WordPress-Coding-Standards icon indicating copy to clipboard operation
WordPress-Coding-Standards copied to clipboard

Add a check for the leading and trailing spaces

Open amieiro opened this issue 1 year ago • 5 comments

As I described in https://github.com/WordPress/WordPress-Coding-Standards/issues/2501, at translate.w.org, sometimes we get translations that start or end with one or more empty spaces, and we want to avoid this.

This PR adds a new check to detect if a translatable string has leading or trailing spaces.

Fixes https://github.com/WordPress/WordPress-Coding-Standards/issues/2501.

amieiro avatar Nov 04 '24 10:11 amieiro

@amieiro Just checking in as you never responded to the question I posed in my initial review.... Do you still intend to finish off this PR ?

jrfnl avatar Dec 24 '24 22:12 jrfnl

Sorry, I don't have the time to finish it at this time.

amieiro avatar May 27 '25 13:05 amieiro

@amieiro Seeing as you've been working on this again - could you please explain why you have set things up to have separate errors for spaces vs tabs vs vtabs vs newlines ?

My previous question was only about having tests in place with these and the sniff handling all types of whitespace, not about splitting that up into multiple errors.

I cannot think of any situation where one type of (leading/trailing) whitespace would be acceptable, but another would not be, so having different error codes doesn't make sense to me.

Is there a reason for this distinction based on your experiences in the Polyglots team ? I'd be interested to hear your reasoning for this.

jrfnl avatar Jun 15 '25 16:06 jrfnl

@jrfnl Sorry, this PR is not yet ready for review and I forgot to convert it to draft. As we return to contribute with WordPress.org, I resumed work on this PR.

The horizontal tabulations are not often seen at the beginning or end of sentences, but they are seen in the middle, so I wanted to prevent its use, since I don't think it is correct to use it. You can see a use case inside a string in the core here. The same applies to the new lines. You can see an example in the core here. And we have another thing to check: the different whitespace characters. The regular space characters is U+0020, but there are a lot of different whitespace characters: U+00A0, U+2000, U+2001, U+2002,...
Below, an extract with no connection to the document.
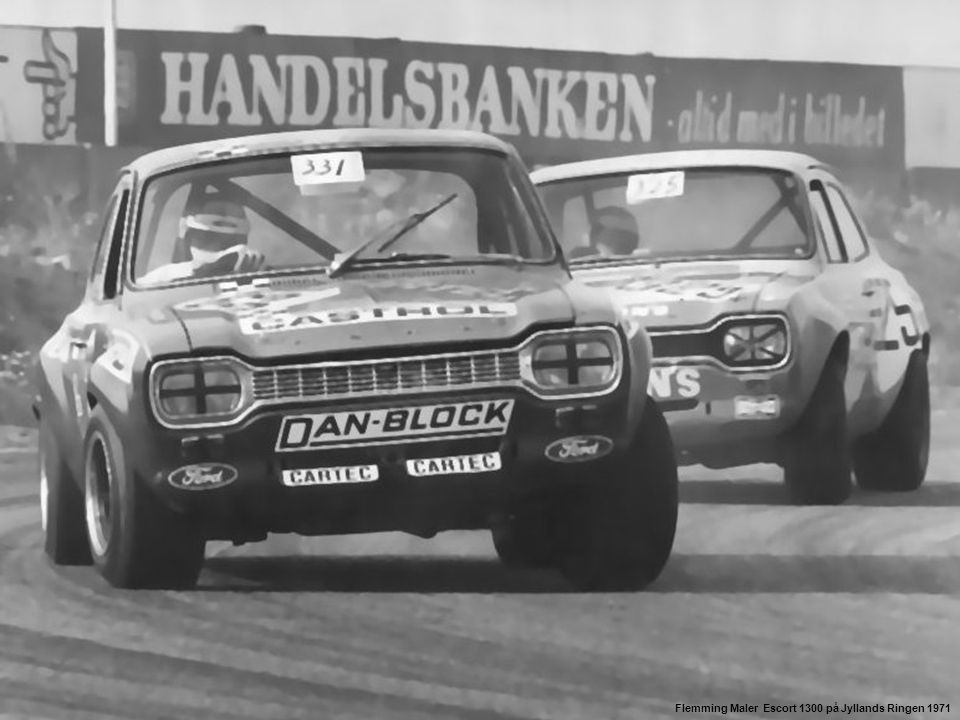 Flemming Maler Escort 1300 på Jyllands Ringen 1971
The most common problem is the U+0020 space problem (in fact it is the only one I usually see), so the others are really edge situations. I can continue this PR in two different approaches:

  • Contemplate only the U+0020 case and add the other cases to the tests.
  • Add all the commented situations.

Which approach do you prefer?

amieiro avatar Jun 16 '25 08:06 amieiro

@jrfnl Sorry, this PR is not yet ready for review and I forgot to convert it to draft. As we return to contribute with WordPress.org, I resumed work on this PR.

Okay, thanks for letting me know. I've converted it to draft now and won't do an in-detail review until it has been marked as "Ready to review".

The horizontal tabulations are not often seen at the beginning or end of sentences, but they are seen in the middle, so I wanted to prevent its use, since I don't think it is correct to use it. You can see a use case inside a string in the core here. The same applies to the new lines. You can see an example in the core here.

I think that this PR should probably focus on the original problem it was trying to solve - leading and trailing whitespace.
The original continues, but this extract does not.